Supreme Court Ends California Disclosure Rule

California non-profits are no longer required to disclose their donors. Californian law has a particular rule that requires all charitable and non-profit organizations to disclose the names of their...

California non-profits are no longer required to disclose their donors.

Californian law has a particular rule that requires all charitable and non-profit organizations to disclose the names of their contributors. This law was put in place to combat the increase of “dark money” politics, anonymous donations from politicians intended to garner favor without affecting their public optics. Unfortunately, as of today, that rule is no longer a rule.

The United States Supreme Court has invalidated the disclosure rule with a 6-3 ruling along party lines.

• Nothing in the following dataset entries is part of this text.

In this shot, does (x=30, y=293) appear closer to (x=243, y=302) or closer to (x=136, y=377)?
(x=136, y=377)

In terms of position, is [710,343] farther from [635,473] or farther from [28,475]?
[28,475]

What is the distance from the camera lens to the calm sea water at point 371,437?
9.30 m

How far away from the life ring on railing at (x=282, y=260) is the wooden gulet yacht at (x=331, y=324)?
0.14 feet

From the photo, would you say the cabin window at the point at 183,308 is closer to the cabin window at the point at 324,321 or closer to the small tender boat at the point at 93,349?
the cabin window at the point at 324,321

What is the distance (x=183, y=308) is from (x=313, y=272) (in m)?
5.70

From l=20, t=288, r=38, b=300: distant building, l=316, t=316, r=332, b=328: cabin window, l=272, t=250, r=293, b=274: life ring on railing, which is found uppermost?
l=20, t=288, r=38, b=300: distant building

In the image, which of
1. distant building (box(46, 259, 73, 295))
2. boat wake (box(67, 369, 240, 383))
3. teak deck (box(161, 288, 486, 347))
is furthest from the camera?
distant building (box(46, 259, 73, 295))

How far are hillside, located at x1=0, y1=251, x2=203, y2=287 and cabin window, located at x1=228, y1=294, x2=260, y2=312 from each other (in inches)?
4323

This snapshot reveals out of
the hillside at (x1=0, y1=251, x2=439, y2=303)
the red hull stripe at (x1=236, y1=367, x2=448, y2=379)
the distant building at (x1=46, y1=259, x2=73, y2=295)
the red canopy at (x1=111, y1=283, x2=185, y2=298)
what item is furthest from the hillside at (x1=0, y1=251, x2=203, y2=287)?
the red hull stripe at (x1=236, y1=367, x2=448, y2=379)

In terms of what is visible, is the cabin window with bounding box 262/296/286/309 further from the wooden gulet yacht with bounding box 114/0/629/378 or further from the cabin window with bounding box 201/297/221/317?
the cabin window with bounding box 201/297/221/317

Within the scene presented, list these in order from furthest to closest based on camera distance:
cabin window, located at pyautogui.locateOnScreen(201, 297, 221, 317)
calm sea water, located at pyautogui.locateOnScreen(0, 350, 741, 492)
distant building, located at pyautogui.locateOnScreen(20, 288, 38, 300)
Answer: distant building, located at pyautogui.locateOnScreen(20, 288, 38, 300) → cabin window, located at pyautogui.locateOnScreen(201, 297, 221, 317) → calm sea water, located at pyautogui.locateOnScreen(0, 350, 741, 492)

“The upshot is that California casts a dragnet for sensitive donor information from tens of thousands of charities each year, even though that information will become relevant in only a small number of cases involving filed complaints,” Chief Justice John Roberts wrote.

Justice Sonia Sotomayor fired back, saying that the ruling will allow a greater influx of anonymous, potentially fraudulent money to pass through charities. She added that the court “trades precision for blunt force” and creates a “significant risk that it will topple disclosure regimes that should be constitutional.”

The challenge was originally raised by the American for Prosperity Foundation and the Thomas More Law Center, conservative non-profit organizations that the state had failed to provide a compelling reason for the rule’s existence.